──────── BRANO CITATO
Al riguardo, si segnala che nella relazione trasmessa dal Ministero dell’interno, si propone di abbassare la misura del 150% in modo da consentire un più ampio ricorso alla ricollocazione a favore dei Paesi di primo ingresso.
Tuttavia, uno Stato membro avrà la possibilità di non partecipare temporaneamente al ricollocamento. In tal caso, dovrà versare un contributo di solidarietà di 250 000 euro (per ciascun richiedente non trattato) allo Stato membro in cui è ricollocato il richiedente del quale sarebbe stato responsabile ai sensi del meccanismo di equità. Il meccanismo tiene conto anche degli sforzi compiuti da uno Stato membro per reinsediare persone bisognose di protezione internazionale direttamente da un paese terzo.
In proposito, si segnala che nella relazione trasmessa dal Ministero dell’interno, si esprime una netta contrarietà alla previsione della possibilità di non partecipare al meccanismo correttivo per un’equa distribuzione dei richiedenti asilo tra gli Stati membri, previa corresponsione del contributo di 250 mila euro. Si chiede quindi di limitare tale facoltà a una percentuale, ad esempio il 30%, dei richiedenti che dovrebbero essere assegnati.
────────────────
ESERCIZI DA SVOLGERE →
1. Stabilisci se ciascuna affermazione concorda con il brano citato, rispondendo sì o no e riportando le parole decisive del brano:
(a) Il contributo di solidarietà ammonta a 250 000 euro per ciascun richiedente non trattato.
(b) La relazione del Ministero dell’interno propone di alzare la misura del 150%.
(c) Il meccanismo non considera gli sforzi di reinsediamento da un paese terzo.
2. Per favore, riscrivi la parte del brano citato che comincia con "Al riguardo, si" e prosegue fino a "di primo ingresso.", mettendo "Stati di primo arrivo" al posto di "Paesi di primo ingresso".
──────── DATI IN ESAME
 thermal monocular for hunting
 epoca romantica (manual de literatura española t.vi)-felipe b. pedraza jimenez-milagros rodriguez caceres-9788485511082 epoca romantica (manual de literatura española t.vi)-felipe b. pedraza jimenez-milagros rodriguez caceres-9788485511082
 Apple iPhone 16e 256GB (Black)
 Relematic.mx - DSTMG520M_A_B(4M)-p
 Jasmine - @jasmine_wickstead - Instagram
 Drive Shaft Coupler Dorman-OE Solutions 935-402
────────────────
──────── DATI IN ESAME
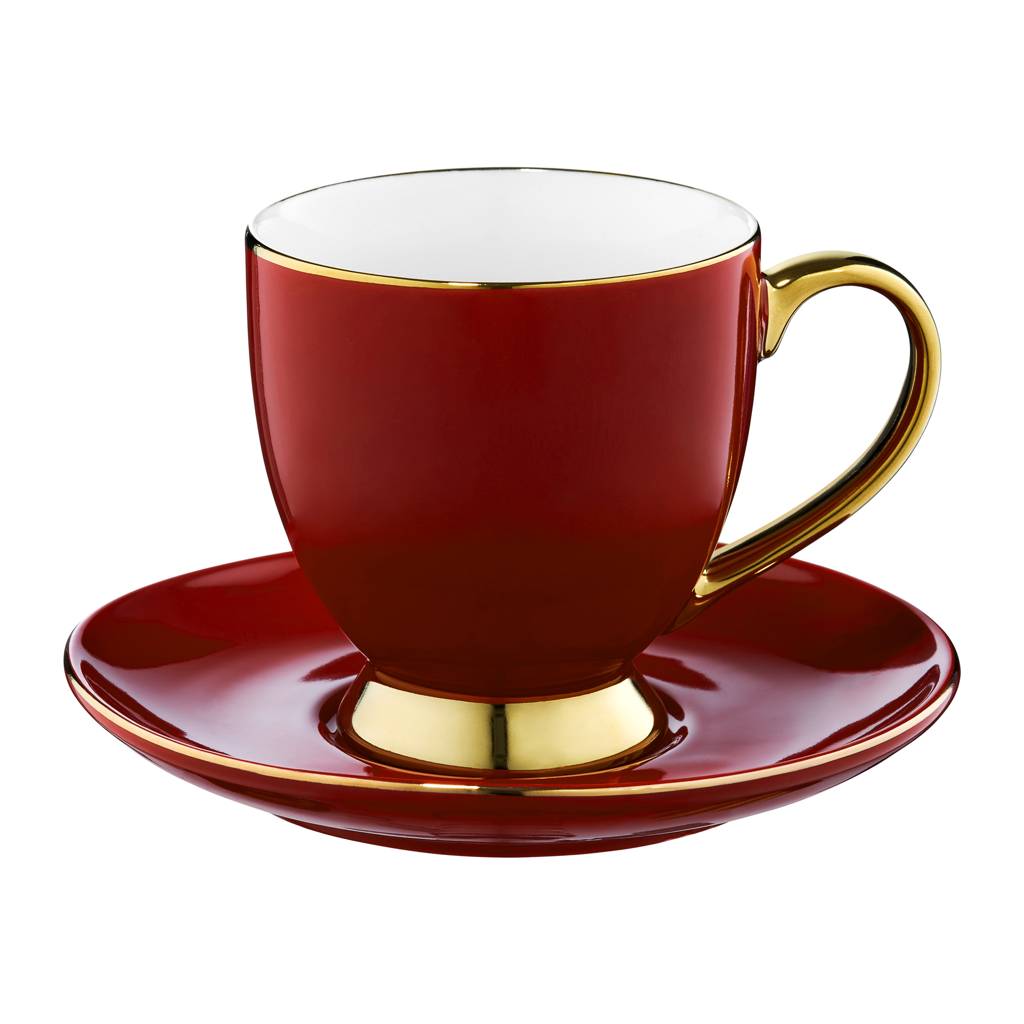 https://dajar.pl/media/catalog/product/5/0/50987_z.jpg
────────────────
SOLUZIONI IN ORDINE →
1.
(a) Sì: «dovrà versare un contributo di solidarietà di 250 000 euro (per ciascun richiedente non trattato)».
(b) No: «si propone di abbassare la misura del 150%».
(c) No: «Il meccanismo tiene conto anche degli sforzi compiuti da uno Stato membro per reinsediare persone bisognose di protezione internazionale direttamente da un paese terzo.»

2.
Al riguardo, si segnala che nella relazione trasmessa dal Ministero dell’interno, si propone di abbassare la misura del 150% in modo da consentire un più ampio ricorso alla ricollocazione a favore dei Stati di primo arrivo.